駒田蒸留所へようこそ(2023年)

 よくも悪くもドキュメンタリーのような話。若い女性社長琉生がウィスキー復活のために奮闘したり、無気力ウェブメディア記者光太郎の心持が変化する過程の描写は、うまい。後味のいい『ザ・ノンフィクション』みたいな。

 ただ、いましている仕事は本当にやりたかったことなのか、そもそもやりたいことって何みたいなテーマは落とし込めているものの、ストーリーテリングはもう一声といった感じ。火事で倉庫が燃える原因は描写的にどうみても光太郎がへたにスイッチをいじったからなのだが、原因と結果が示されるだけで、そこから想起されてもよい光太郎の変化や、人間関係の変化は起きない。

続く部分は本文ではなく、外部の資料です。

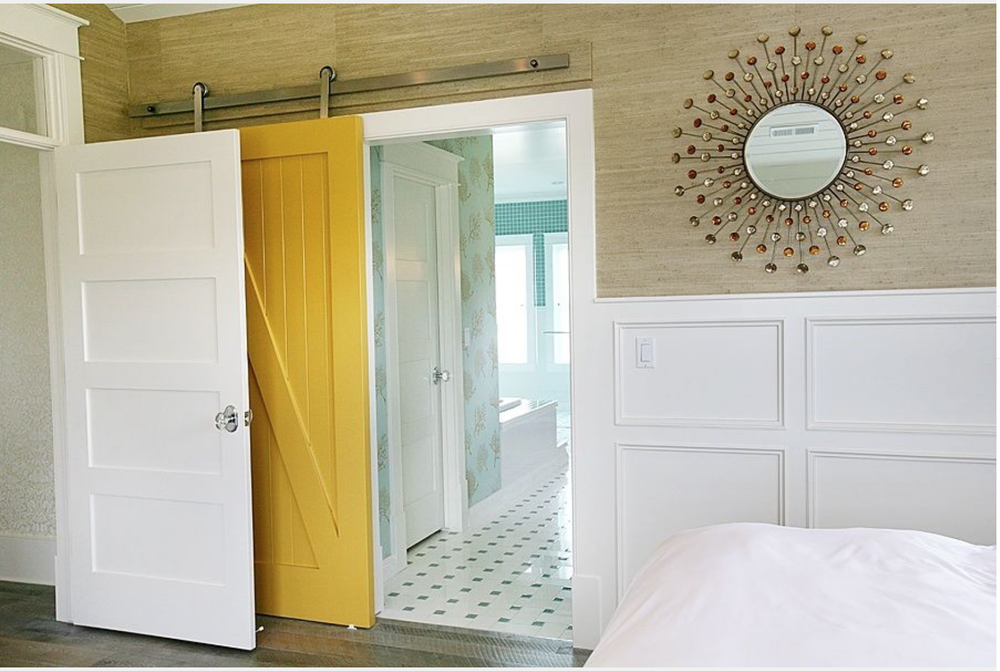 I LOVE this yellow barn door! It's perfect. {Via Houzz.}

火事の後付け感はなくなっているが、かえって新たな引っかかりができてしまう。火災原因の漏電の発生要因が作中では追究されなかったとはいえ、光太郎許されるどころか罪を問われもせんの? みたいなね。

 設定でいうと琉生の「わかば」のヒットと蒸留所の経営状況の関係とか、同業他社で働く琉生の兄が、実家とはいえ手伝っていいのかとか、ポイントはあるっちゃある。

 

 物語ではなく実話を脚色してアニメ化、みたいな立ち位置と考えればよい話。せっかく創作なのだから、もうちょい見せ方は外連味あってもいい。琉生のテイスティングノートは、そういう意味ではおもしろい。本筋とはあまり関係なかったですが。

 ちなみにWikipediaを読む限り、モデルとなった若鶴酒造の三郎丸蒸留所の歴史が思った以上に参照されているぽい。帰路、久々にウィスキーが飲みたくなり、件の三郎丸の十年明買ってしまった。生活費もうありません。